Amid the Coupang personal information leak, the Financial Supervisory Service conducting an on-site inspection of its subsidiary Coupang Pay demanded stronger security for the one-ID (one-ID·managing multiple services with a single ID) policy. Coupang and Coupang Pay are linked with the same ID.

The Financial Supervisory Service said the one-ID policy did not cause the leak, but it could lead to incidents in the future. The Financial Supervisory Service plans to extend the on-site inspection of Coupang Pay and review whether the requirements are met.

According to financial authorities on the 19th, the Financial Supervisory Service extended the Coupang Pay on-site inspection, which was initially set to be completed last week, through this week. The Financial Supervisory Service reportedly ordered Coupang to introduce additional authentication steps between the process in which users are automatically signed up for Coupang Pay under the one-ID policy when joining Coupang and the payment process through Coupang Pay.

A Coupang logistics center in Seoul./Courtesy of Yonhap News

Coupang Pay reportedly accepted the Financial Supervisory Service's request and reflected the relevant changes in its IT system. The Financial Supervisory Service plans to verify through the extended on-site inspection this week whether the measures are actually being implemented.

The Financial Supervisory Service plans to closely examine whether other security issues could arise from the one-ID policy and then decide whether to further extend the on-site inspection or convert it to an examination.

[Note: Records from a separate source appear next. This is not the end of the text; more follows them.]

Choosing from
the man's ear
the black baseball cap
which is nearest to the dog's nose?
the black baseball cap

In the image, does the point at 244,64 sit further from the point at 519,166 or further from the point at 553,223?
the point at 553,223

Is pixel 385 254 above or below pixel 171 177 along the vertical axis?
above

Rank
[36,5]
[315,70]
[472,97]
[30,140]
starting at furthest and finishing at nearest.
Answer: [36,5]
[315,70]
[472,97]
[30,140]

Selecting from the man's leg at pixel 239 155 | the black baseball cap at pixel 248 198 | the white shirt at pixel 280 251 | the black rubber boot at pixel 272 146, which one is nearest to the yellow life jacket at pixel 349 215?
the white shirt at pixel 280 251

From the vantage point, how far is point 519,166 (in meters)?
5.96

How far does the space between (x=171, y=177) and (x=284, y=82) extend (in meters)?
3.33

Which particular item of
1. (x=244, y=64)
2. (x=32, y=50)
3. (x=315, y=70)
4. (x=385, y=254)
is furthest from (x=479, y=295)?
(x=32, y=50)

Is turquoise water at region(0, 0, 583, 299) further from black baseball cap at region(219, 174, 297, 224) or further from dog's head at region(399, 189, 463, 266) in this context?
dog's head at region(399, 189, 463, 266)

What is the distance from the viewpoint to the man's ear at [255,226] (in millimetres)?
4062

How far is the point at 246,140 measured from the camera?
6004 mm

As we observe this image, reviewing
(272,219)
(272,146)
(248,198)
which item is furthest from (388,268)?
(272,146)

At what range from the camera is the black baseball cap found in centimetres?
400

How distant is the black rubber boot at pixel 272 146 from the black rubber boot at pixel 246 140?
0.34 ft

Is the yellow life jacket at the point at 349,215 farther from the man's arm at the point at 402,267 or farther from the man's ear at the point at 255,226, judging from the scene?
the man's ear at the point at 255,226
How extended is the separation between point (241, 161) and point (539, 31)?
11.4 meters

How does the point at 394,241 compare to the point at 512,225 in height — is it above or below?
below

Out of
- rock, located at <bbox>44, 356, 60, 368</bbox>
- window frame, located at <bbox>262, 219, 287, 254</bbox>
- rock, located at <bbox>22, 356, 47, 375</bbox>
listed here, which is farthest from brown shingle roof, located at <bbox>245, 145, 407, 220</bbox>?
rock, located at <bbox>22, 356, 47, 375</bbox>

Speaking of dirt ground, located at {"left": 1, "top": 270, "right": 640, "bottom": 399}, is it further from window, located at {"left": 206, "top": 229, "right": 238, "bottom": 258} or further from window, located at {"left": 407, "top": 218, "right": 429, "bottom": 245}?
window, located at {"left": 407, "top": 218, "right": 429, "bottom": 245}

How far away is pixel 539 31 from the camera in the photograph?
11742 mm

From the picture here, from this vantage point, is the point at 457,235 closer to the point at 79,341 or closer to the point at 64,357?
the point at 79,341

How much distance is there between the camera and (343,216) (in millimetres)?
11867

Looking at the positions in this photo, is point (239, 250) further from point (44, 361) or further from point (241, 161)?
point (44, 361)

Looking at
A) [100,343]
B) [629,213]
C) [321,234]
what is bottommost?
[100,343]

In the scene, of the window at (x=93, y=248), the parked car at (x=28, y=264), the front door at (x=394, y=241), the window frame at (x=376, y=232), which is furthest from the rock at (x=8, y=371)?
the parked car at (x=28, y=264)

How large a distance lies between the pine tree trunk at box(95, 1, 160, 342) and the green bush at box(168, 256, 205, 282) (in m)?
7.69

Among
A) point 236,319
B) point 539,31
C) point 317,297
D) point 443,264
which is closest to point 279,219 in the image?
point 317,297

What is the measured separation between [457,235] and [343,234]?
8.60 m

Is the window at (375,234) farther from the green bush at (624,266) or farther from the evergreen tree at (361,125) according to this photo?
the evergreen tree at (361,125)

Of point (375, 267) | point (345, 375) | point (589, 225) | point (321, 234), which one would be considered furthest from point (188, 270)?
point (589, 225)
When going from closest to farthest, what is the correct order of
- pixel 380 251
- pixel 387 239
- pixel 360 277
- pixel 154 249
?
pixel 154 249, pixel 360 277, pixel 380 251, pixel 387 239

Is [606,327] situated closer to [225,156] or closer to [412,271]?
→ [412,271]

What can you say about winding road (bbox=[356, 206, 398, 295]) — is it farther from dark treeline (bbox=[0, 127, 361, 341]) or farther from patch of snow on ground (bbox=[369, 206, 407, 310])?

If the on-site inspection is converted to an examination, a more intensive probe will be conducted. The Financial Supervisory Service has so far found no indication that information was leaked from Coupang Pay.

At Coupang, information from 33.7 million customer accounts was leaked last month. The leaked information included customer names, email addresses, shipping address books, and some order information. Coupang said payment information, credit card numbers, and login information were not leaked, and no information leak occurred at Coupang Pay. However, the Financial Supervisory Service decided it could not rely solely on Coupang's claims and began inspecting Coupang Pay early this month.

An official at the Financial Supervisory Service said, "The risk assessment of the one-ID policy is largely complete," and noted, "We are additionally looking into whether there are security concerns we have not yet identified."

※ This article has been translated by AI. Share your feedback here.